A livello di regia, Edgar Wright mantiene comunque il suo stile: un’energia contagiosa, un senso del tempo impeccabile e un’estetica visiva talmente personale da renderlo immediatamente riconoscibile. Anche The Running Man non fa eccezione.
L’umorismo non manca, così come le figure bizzarre, i botta e risposta fulminanti e, naturalmente, una colonna sonora clamorosa. Come accadeva in Baby Driver, anche qui la musica diventa motore narrativo ed emotivo. Ogni corsa, scontro e detonazione sembra orchestrato sul beat, creando un flusso ritmico irresistibile che eleva le scene d’azione a qualcosa di quasi coreografico.
Perché vedere The Running Man?
Fin dalla prima sequenza di corsa, il film non concede tregua.

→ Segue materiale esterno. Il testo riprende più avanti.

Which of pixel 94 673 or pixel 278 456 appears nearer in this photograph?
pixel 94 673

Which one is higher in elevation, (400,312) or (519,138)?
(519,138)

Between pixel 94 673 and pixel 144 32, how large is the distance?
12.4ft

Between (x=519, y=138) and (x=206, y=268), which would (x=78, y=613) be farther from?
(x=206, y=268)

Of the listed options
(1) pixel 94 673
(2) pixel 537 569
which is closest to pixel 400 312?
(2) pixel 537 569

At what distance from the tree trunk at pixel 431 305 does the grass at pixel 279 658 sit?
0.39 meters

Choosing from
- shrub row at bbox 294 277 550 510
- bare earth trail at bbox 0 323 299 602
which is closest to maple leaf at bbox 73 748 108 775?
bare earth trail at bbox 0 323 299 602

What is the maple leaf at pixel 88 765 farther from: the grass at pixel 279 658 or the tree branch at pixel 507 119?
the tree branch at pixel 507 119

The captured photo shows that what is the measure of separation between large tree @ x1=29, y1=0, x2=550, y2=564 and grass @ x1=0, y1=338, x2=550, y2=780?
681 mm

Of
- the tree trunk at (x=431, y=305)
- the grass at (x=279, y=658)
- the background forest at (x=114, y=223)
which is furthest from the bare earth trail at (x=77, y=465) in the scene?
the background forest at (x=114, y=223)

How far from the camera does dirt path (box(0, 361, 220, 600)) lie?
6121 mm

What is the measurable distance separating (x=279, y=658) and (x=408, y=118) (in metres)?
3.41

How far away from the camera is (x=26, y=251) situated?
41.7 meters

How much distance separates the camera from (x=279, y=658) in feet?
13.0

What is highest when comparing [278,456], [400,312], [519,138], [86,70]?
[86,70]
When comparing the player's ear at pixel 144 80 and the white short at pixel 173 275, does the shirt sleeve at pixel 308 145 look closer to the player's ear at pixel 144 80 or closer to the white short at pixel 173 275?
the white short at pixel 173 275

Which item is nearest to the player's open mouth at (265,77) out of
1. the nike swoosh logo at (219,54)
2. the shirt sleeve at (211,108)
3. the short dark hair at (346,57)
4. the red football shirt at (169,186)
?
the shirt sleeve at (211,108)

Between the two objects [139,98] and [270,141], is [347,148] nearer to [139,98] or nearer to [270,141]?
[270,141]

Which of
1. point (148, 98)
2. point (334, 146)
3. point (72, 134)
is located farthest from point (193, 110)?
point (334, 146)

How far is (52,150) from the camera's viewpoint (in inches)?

Una volta avviato il gioco, il ritmo resta altissimo. Ogni ambientazione e ogni nemico introducono un nuovo “livello”, come in un vero e proprio videogame con tanto di boss finale: dai vicoli della città ai grattacieli illuminati al neon, fino alle distese desertiche.
La regia di Wright tiene tutto in movimento senza perdere coerenza e permette di seguire chiaramente l’azione, cosa che molti action contemporanei trascurano.
The Running Man non è perfetto, poiché alcune scene sono telefonate per chi, come il sottoscritto, è cresciuto a pane e Schwarzenegger (Stallone, Van Damme e tutti gli altri machi del cinema), ma è un film d’azione “old style” che ha un’unica prerogativa: intrattenere.
Se volete andare al cinema e vedere un film che vi diverta, The Running Man fa per voi. Ma correte prima che i posti in sala finiscano!